# What you should do
Copy out, word for word, the records from the line containing "What is the" through the end of the records, and leave the pictures out of your answer.

Collection entries:
|---|

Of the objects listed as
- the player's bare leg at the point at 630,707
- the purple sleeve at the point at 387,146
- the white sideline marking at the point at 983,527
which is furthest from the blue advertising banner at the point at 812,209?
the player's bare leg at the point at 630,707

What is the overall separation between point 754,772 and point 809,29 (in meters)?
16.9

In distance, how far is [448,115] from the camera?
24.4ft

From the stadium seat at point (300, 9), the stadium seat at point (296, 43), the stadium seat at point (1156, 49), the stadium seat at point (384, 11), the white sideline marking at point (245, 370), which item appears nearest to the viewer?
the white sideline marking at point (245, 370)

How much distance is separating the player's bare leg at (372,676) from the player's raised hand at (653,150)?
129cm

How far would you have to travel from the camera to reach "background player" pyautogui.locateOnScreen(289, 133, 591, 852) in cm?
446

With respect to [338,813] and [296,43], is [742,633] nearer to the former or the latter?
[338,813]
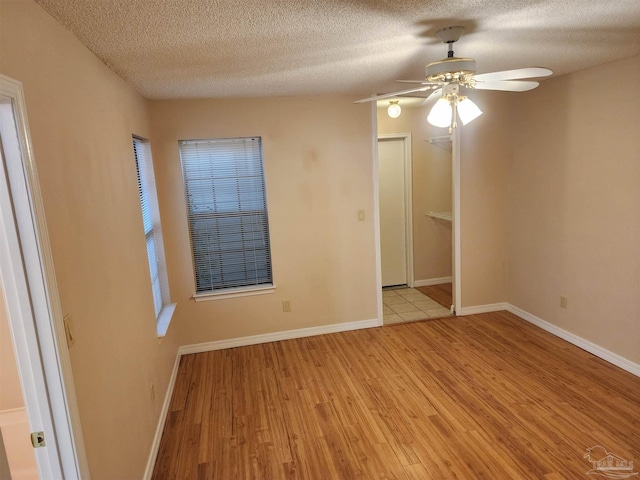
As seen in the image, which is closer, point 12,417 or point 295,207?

|---|

# Worked solution
What is the overall separation between point 754,772 and point 809,29 (in meters)?
16.9

In distance, how far is [448,115] from the camera?
24.4ft

From the stadium seat at point (300, 9), the stadium seat at point (296, 43), the stadium seat at point (1156, 49), the stadium seat at point (384, 11), the white sideline marking at point (245, 370), which item appears nearest to the viewer?
the white sideline marking at point (245, 370)

How much distance is separating the player's bare leg at (372,676) from the player's raised hand at (653,150)?
129cm

How far would you have to travel from the camera to reach "background player" pyautogui.locateOnScreen(289, 133, 591, 852) in cm?
446

With respect to [338,813] and [296,43], is [742,633] nearer to the former or the latter?
[338,813]
As seen in the image, which is closer, point 12,417 or point 295,207?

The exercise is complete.